Texto extraído:
#####

Conclusões sobre o passado para modificar o futuro
As reivindicações heroicas na Bielorrússia e no Cazaquistão têm um limite: a ausência de direções revolucionárias resolutas. É a grande fraqueza a superar em todos os processos de luta. Para ter sucesso e evitar que o descontentamento com os governos da região alimente outras alternativas reacionárias, fundamentalistas ou pró-estadunidenses, é necessário ajudar a vanguarda da classe trabalhadora e da juventude a organizar suas próprias organizações de luta e construírem partidos revolucionários.
Para avançar em uma saída estratégica, os ataques futuros são desafiados a ir além das semi-insurreições que são repetidas várias vezes. Para ter sucesso, as mobilizações em massa e a greve geral precisam ser equipadas com órgãos decisórios democráticos e independentes, com autodefesa organizada e com a classe trabalhadora dirigindo o povo. E, fundamentalmente, com uma direção revolucionária, socialista e internacionalista no posto de comando, afastada do autoritarismo, corrupção e traições dos burocratas stalinistas que sujam as bandeiras do socialismo. Construir organizações que levantem o governo dos trabalhadores – sem exploração ou opressão – e o socialismo, é a tarefa diária que enfrentamos desde a Liga Internacional Socialista e todos os partidos e agrupamentos que a compõem.

#####

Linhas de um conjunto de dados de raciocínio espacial
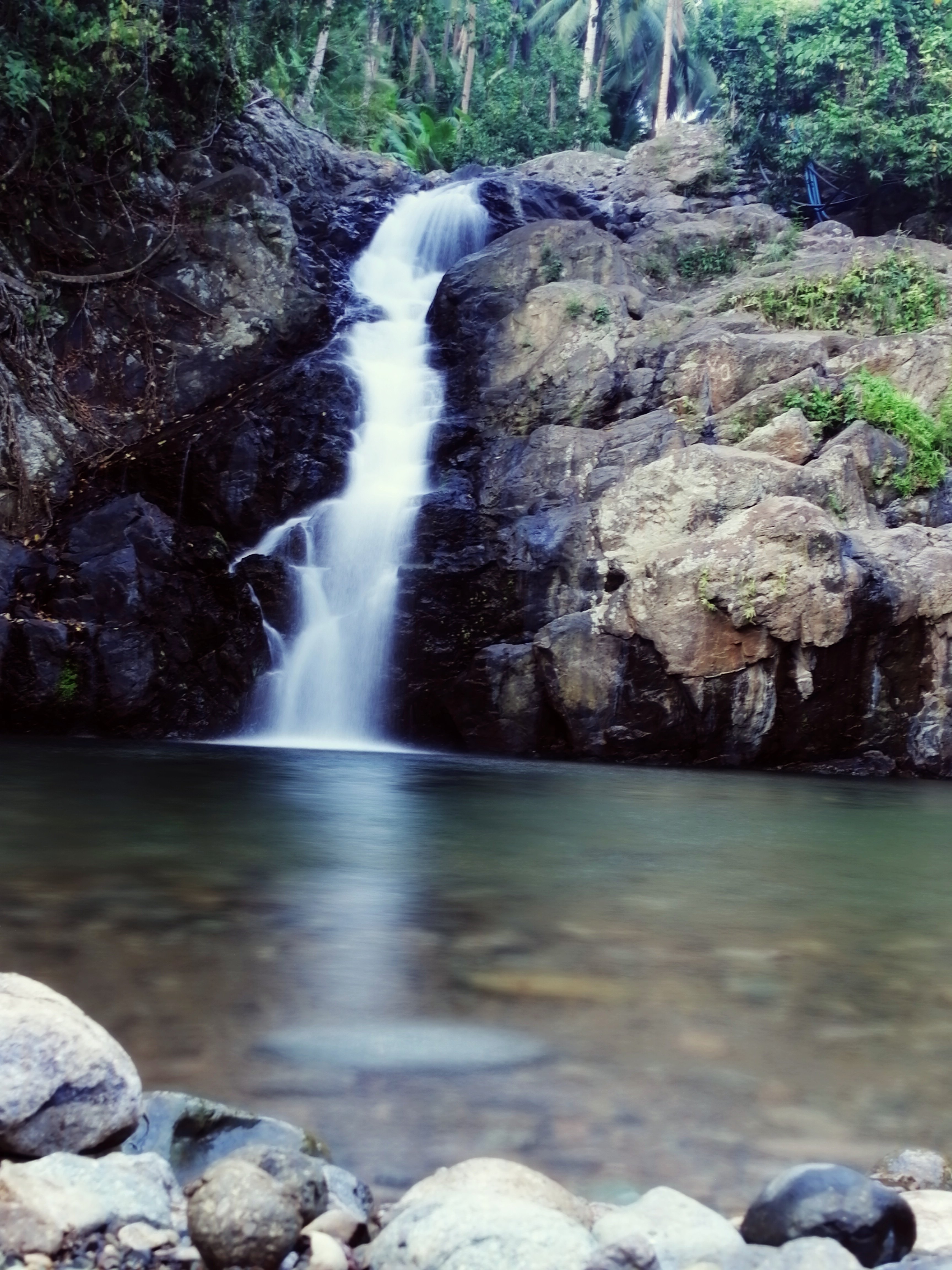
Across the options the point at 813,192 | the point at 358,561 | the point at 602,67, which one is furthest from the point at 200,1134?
the point at 602,67

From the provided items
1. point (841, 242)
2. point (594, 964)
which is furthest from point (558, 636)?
point (841, 242)

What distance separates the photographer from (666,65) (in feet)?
116

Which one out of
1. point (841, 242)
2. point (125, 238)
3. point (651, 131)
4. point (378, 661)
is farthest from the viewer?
point (651, 131)

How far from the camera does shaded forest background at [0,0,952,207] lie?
43.4 feet

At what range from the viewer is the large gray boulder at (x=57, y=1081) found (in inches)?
90.3

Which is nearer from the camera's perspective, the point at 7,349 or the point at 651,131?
the point at 7,349

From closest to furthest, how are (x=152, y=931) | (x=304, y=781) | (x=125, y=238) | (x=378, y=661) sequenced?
(x=152, y=931), (x=304, y=781), (x=378, y=661), (x=125, y=238)

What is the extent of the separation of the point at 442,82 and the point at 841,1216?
3600 centimetres

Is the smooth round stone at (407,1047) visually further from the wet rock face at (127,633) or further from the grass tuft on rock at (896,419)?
the grass tuft on rock at (896,419)

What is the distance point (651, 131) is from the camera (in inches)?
1591

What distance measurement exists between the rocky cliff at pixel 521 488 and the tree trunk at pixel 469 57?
17501 mm

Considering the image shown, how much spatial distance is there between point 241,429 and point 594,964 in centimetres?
1101

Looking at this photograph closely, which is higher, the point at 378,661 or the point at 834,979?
the point at 378,661

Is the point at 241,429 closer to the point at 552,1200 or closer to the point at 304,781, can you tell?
the point at 304,781
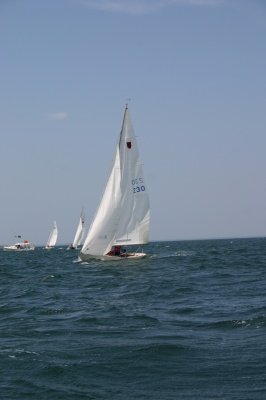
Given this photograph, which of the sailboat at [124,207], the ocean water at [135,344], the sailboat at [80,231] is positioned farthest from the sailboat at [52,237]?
the ocean water at [135,344]

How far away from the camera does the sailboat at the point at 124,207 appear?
42281 mm

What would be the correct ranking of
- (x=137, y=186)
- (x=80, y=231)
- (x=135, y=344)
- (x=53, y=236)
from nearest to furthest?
(x=135, y=344)
(x=137, y=186)
(x=80, y=231)
(x=53, y=236)

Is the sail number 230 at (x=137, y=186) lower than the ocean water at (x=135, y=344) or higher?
higher

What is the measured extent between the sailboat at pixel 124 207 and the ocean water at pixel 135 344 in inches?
683

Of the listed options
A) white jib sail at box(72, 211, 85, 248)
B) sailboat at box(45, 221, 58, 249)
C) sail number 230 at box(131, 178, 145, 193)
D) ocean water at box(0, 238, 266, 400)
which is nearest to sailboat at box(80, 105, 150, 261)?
sail number 230 at box(131, 178, 145, 193)

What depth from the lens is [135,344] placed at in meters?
13.3

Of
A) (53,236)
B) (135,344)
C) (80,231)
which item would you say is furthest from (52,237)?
(135,344)

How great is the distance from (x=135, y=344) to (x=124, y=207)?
96.7 ft

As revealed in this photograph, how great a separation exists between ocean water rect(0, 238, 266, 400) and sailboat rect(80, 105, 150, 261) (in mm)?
17343

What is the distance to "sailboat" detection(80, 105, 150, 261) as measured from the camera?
42281 millimetres

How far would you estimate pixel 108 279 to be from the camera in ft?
100

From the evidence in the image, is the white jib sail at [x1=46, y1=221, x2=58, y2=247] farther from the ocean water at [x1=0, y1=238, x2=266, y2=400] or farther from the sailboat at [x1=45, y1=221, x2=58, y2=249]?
the ocean water at [x1=0, y1=238, x2=266, y2=400]

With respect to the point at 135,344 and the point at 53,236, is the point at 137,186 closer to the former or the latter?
the point at 135,344

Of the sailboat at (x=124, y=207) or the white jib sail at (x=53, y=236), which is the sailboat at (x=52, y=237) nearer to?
the white jib sail at (x=53, y=236)
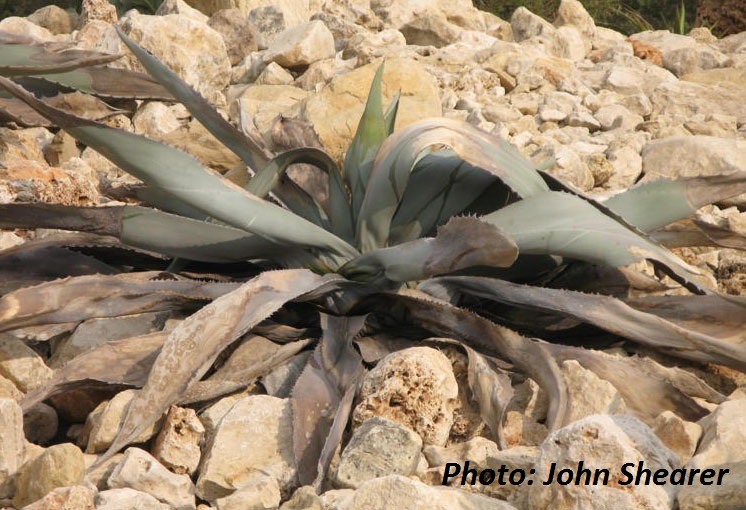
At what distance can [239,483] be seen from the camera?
6.34 ft

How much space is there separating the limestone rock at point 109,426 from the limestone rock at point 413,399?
43cm

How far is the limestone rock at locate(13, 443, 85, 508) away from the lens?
1837 mm

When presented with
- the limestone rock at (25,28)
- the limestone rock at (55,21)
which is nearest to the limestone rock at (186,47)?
the limestone rock at (25,28)

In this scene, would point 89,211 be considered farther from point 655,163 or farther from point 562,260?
point 655,163

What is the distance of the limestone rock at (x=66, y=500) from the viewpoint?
1648 mm

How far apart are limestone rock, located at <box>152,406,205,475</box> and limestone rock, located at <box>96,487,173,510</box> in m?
0.20

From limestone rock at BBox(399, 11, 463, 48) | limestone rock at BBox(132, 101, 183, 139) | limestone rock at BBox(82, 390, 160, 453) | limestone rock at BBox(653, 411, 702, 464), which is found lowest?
limestone rock at BBox(399, 11, 463, 48)

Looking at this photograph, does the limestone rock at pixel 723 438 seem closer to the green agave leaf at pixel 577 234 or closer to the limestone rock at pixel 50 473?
the green agave leaf at pixel 577 234

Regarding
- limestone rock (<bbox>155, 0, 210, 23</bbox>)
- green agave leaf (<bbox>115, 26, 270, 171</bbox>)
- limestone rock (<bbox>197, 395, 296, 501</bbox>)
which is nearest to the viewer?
limestone rock (<bbox>197, 395, 296, 501</bbox>)

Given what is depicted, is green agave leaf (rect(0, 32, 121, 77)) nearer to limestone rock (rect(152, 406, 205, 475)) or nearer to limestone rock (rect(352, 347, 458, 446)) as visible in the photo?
limestone rock (rect(152, 406, 205, 475))

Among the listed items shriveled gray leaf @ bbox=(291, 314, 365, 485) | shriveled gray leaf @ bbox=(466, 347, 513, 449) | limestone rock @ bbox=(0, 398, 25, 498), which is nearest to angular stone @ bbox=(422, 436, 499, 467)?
shriveled gray leaf @ bbox=(466, 347, 513, 449)

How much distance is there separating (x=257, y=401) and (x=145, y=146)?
2.19 feet

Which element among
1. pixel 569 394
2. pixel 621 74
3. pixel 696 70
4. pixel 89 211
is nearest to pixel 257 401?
pixel 569 394

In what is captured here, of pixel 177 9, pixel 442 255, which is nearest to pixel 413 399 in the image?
pixel 442 255
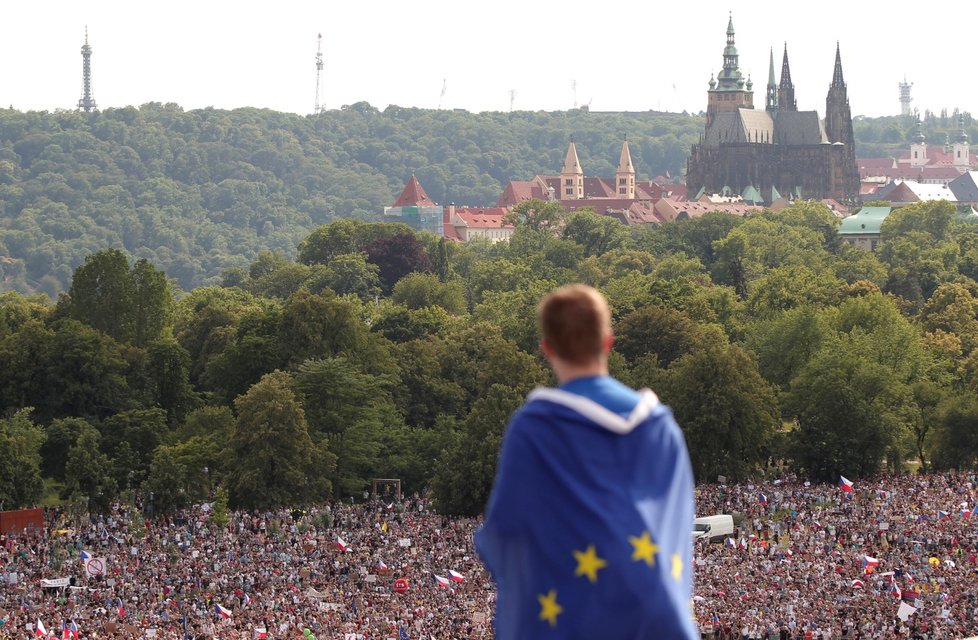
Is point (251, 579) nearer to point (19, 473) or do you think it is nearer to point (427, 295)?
point (19, 473)

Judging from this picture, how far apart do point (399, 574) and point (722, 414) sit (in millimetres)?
20948

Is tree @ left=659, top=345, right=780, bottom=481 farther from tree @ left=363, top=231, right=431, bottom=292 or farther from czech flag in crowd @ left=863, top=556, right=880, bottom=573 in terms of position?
tree @ left=363, top=231, right=431, bottom=292

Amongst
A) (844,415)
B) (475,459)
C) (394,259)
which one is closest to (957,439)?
(844,415)

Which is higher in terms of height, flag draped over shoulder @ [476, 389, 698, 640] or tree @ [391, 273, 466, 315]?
flag draped over shoulder @ [476, 389, 698, 640]

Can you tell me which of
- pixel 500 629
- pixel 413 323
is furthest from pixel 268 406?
pixel 500 629

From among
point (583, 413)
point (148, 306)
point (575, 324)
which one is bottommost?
point (148, 306)

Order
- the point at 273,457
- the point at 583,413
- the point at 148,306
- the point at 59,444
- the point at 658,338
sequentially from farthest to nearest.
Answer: the point at 148,306 < the point at 658,338 < the point at 59,444 < the point at 273,457 < the point at 583,413

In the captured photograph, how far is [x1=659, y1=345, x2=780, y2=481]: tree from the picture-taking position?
66875 millimetres

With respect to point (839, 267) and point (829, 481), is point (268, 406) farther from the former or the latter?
point (839, 267)

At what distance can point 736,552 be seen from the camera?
167 feet

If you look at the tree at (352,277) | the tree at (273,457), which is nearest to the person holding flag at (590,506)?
the tree at (273,457)

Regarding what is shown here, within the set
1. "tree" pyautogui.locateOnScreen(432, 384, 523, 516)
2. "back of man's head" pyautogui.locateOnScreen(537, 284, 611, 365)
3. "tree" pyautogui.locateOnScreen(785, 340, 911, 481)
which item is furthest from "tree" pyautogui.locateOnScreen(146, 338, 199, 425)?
"back of man's head" pyautogui.locateOnScreen(537, 284, 611, 365)

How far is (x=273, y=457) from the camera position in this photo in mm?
62812

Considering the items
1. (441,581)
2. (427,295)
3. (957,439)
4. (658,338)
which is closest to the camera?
(441,581)
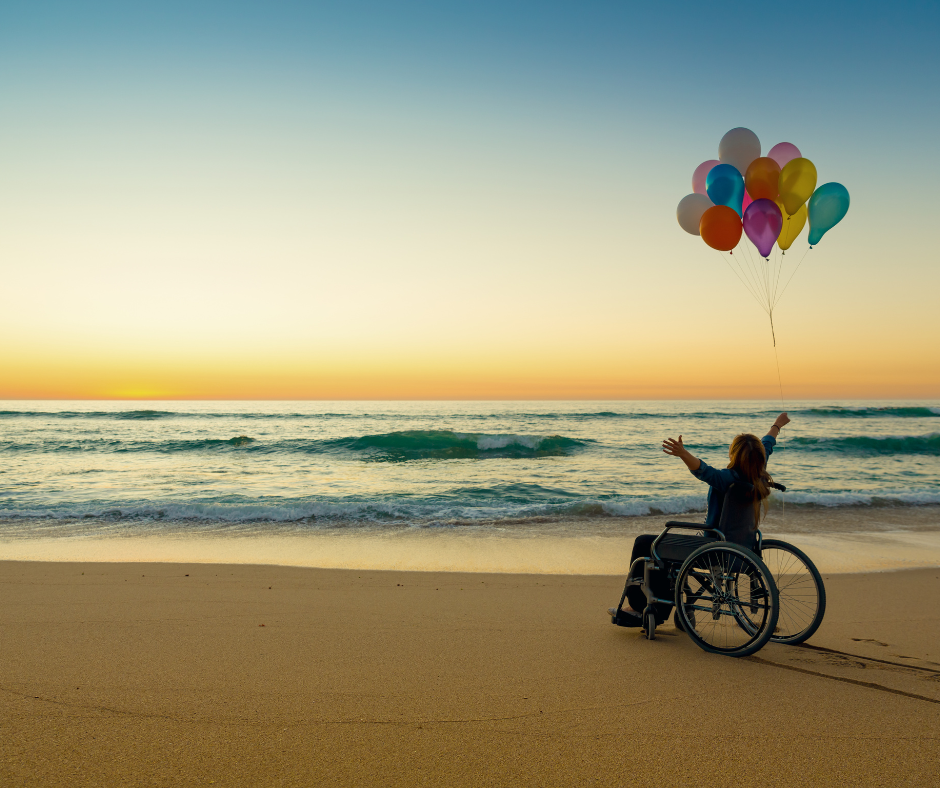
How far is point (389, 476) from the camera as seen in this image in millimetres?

#####

Exercício proposto: Devolva, sem nenhuma alteração, a passagem do texto sobre as lutas na Bielorrússia e no Cazaquistão que começa em "Para avançar em" e segue até "que a compõem.".

Resposta do exercício:
Para avançar em uma saída estratégica, os ataques futuros são desafiados a ir além das semi-insurreições que são repetidas várias vezes. Para ter sucesso, as mobilizações em massa e a greve geral precisam ser equipadas com órgãos decisórios democráticos e independentes, com autodefesa organizada e com a classe trabalhadora dirigindo o povo. E, fundamentalmente, com uma direção revolucionária, socialista e internacionalista no posto de comando, afastada do autoritarismo, corrupção e traições dos burocratas stalinistas que sujam as bandeiras do socialismo. Construir organizações que levantem o governo dos trabalhadores – sem exploração ou opressão – e o socialismo, é a tarefa diária que enfrentamos desde a Liga Internacional Socialista e todos os partidos e agrupamentos que a compõem.